**Excerpted passage:**
►
- Harry Bowden seated next to a painting., ca. 1940
- Born: Harry Clinton Bowden February 9, 1907 Los Angeles
- Died: January 16, 1965 (aged 57) Sausalito, California
- Spouse: F. Lois Bowden

= Harry Bowden =

American painter

Harry Bowden (1907-1965) was an abstract painter who lived and worked both in New York and California. He showed in both group and solo exhibitions in Manhattan and San Francisco and was a founding member of American Abstract Artists. He is known both for fully abstract and for representative works, but the latter predominate. He once said a painter should embrace many ideas, symbols, forms, tones, and colors and through metamorphosis make them into a new thing — a painting having a life of its own. Having taken up photography as a mid-career hobby, he became as well known for his photographs as for his easel works.

==Early life and training==

Bowden was born in Los Angeles in 1907. At the age of 20 he studied at the Otis Art Institute and also privately under J. Francis Smith. (Note: Some sources name the school as the Los Angeles Art Institute. This presumably refers to the Los Angeles County Art Institute. The Otis Art Institute assumed that name in 1954. When it opened in 1916, the institute was called the Otis Art Institute of the Los Angeles Museum of History, Science, and Art, or Otis Art Institute for short. In 1961 it became the Otis Art Institute of Los Angeles County and in 1978, when the county dropped its support, it became the Otis Art Institute of Parsons School of Design. When Parsons dropped its support it became the Otis School of Art and Design and it is now called the Otis College of Art and Design.)
◄
**Jobs:**
**1.** According to the Harry Bowden article, how old was Bowden when he studied at the Otis Art Institute?
**2.** Decide whether each statement below agrees with the Harry Bowden article, and support each yes or no by quoting the text's deciding words.
(a) Bowden was a founding member of American Abstract Artists.
(b) His fully abstract works outnumber his representative ones.
(c) In 1961 the school became the Otis Art Institute of Los Angeles County.
**3.** Reproduce everything in the Harry Bowden article from "Bowden was born" down to "Art and Design.)".

**Data:**
►
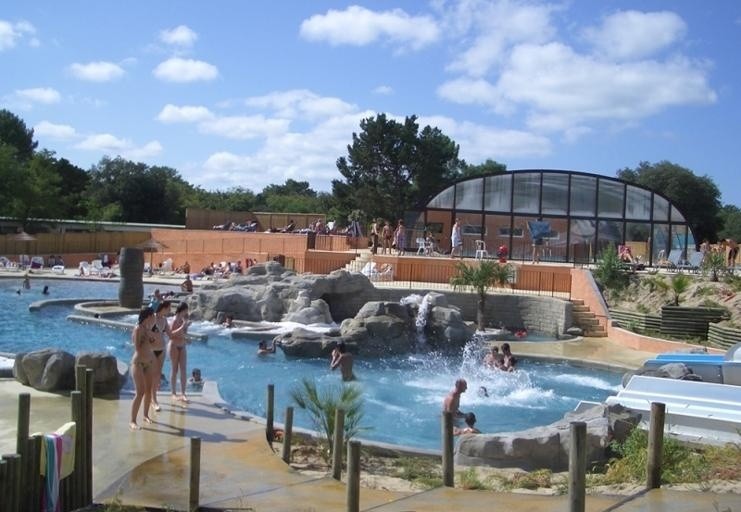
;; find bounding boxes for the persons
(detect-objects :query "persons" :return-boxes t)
◄
**Problem solutions:**
**1.** He was 20.

**2.**
(a) Yes: "was a founding member of American Abstract Artists"
(b) No: "He is known both for fully abstract and for representative works, but the latter predominate."
(c) Yes: "In 1961 it became the Otis Art Institute of Los Angeles County"

**3.**
Bowden was born in Los Angeles in 1907. At the age of 20 he studied at the Otis Art Institute and also privately under J. Francis Smith. (Note: Some sources name the school as the Los Angeles Art Institute. This presumably refers to the Los Angeles County Art Institute. The Otis Art Institute assumed that name in 1954. When it opened in 1916, the institute was called the Otis Art Institute of the Los Angeles Museum of History, Science, and Art, or Otis Art Institute for short. In 1961 it became the Otis Art Institute of Los Angeles County and in 1978, when the county dropped its support, it became the Otis Art Institute of Parsons School of Design. When Parsons dropped its support it became the Otis School of Art and Design and it is now called the Otis College of Art and Design.)